There you have it – near two dozen of these delicious maple nut biscotti with white chocolate. Take them to a Bible Study, eat them after Thanksgiving dinner or relish them for breakfast as you dream of your own Italian villa. You will love them.
- 1 cup walnuts
- 2½ cups white flour
- 2 cups whole wheat flour
- 1½ cups granulated sugar
- 2 tsp. baking powder
- 2 tsp. cinnamon
- ½ tsp. ground cloves
- ¼ tsp. ground ginger
- 1 tsp. salt.
- 14 oz. of canned pumpkin
- 3 large eggs
- 2 tsp. maple flavoring.
- Toast 1 cup walnuts for 8 minutes at 325 degrees. Then coarsely chop them up.
- In a large mixing bowl, measure out and whisk together 2½ cups white flour, 2 cups whole wheat flour, 1½ cups granulated sugar, 2 tsp. baking powder, 2 tsp. cinnamon, ½ tsp. ground cloves, ¼ tsp. ground ginger and 1 tsp. salt.

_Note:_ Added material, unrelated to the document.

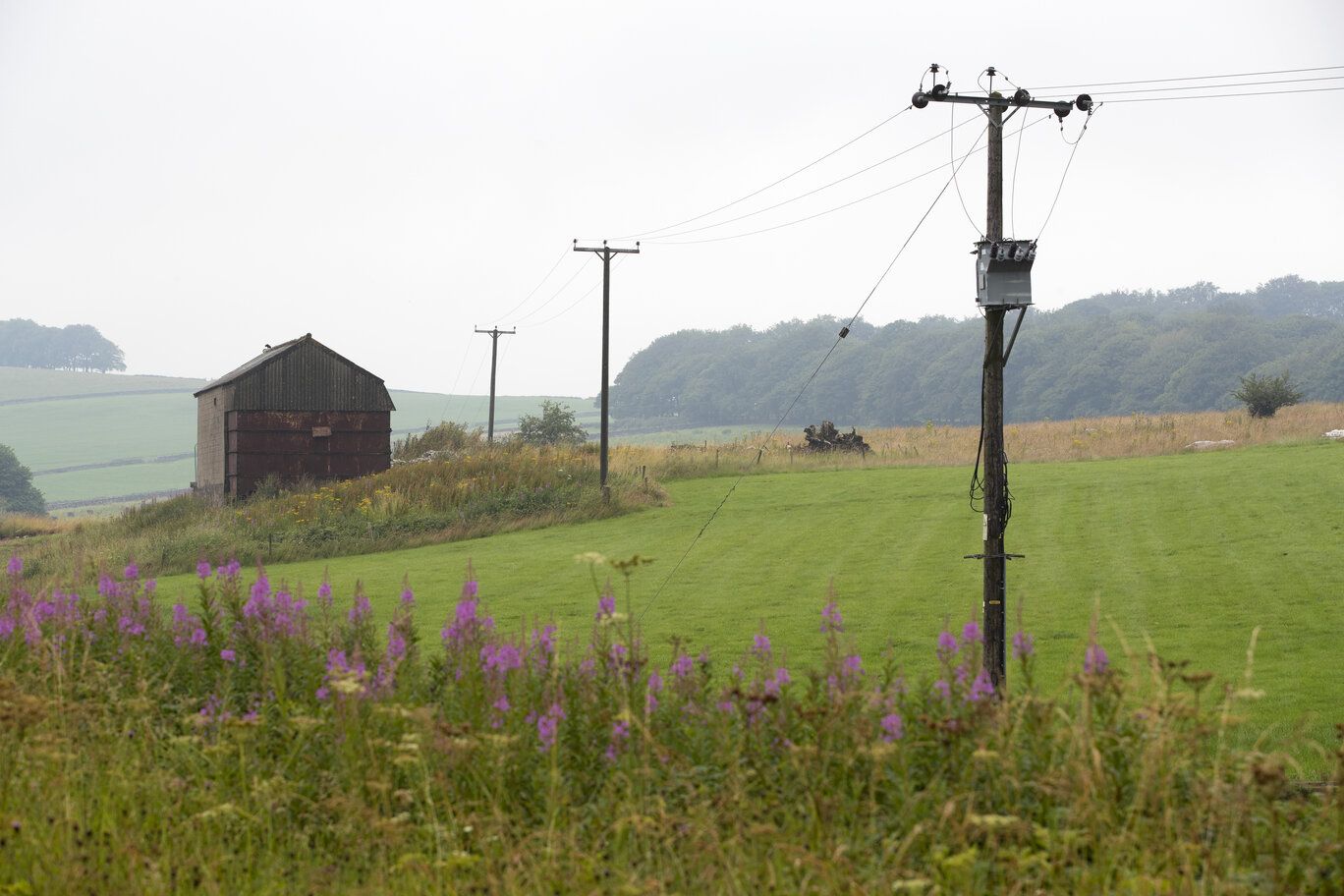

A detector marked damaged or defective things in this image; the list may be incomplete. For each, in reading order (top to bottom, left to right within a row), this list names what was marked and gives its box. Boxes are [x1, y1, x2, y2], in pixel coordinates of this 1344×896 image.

rusty metal barn [192, 334, 397, 501]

- In a smaller bowl, whisk together 14 oz. of canned pumpkin, 3 large eggs and 2 tsp. maple flavoring.
- Spoon the wet mixture into the bowl of dry ingredients and mix with the spoon.
- Using your hands, work in the chopped walnuts so to evenly distribute them.
- Lay down some parchment paper on a large cookie sheet and form the dough into one log (13 inches in length / 5.5 inches in width at it's widest point / 1 inch thick ).
- Bake the log in a preheated 350 degree oven for 45 minutes or until firm to the touch. Then take it out and let it cool for 15 minutes.
- Slice the log into ½ inch slices and stand the slices up on the cookie sheet.
- Rebake at the same temperature for another 25-30 minutes. The longer you bake, the crunchier they will be.
- When cooled thoroughly, melt white chocolate in a shallow dish and coat one side of each biscotti.
Meredith is a pastor’s wife and stay-at-home mom living in NW Ohio. She loves to adapt recipes to her family’s eclectic tastes and is learning to provide nourishment for any bellies who walk through the door at a moment’s notice. If not in the kitchen, you’ll find Meredith in front of her sewing machine or spending quality time with her home and church families. Life goes by so fast!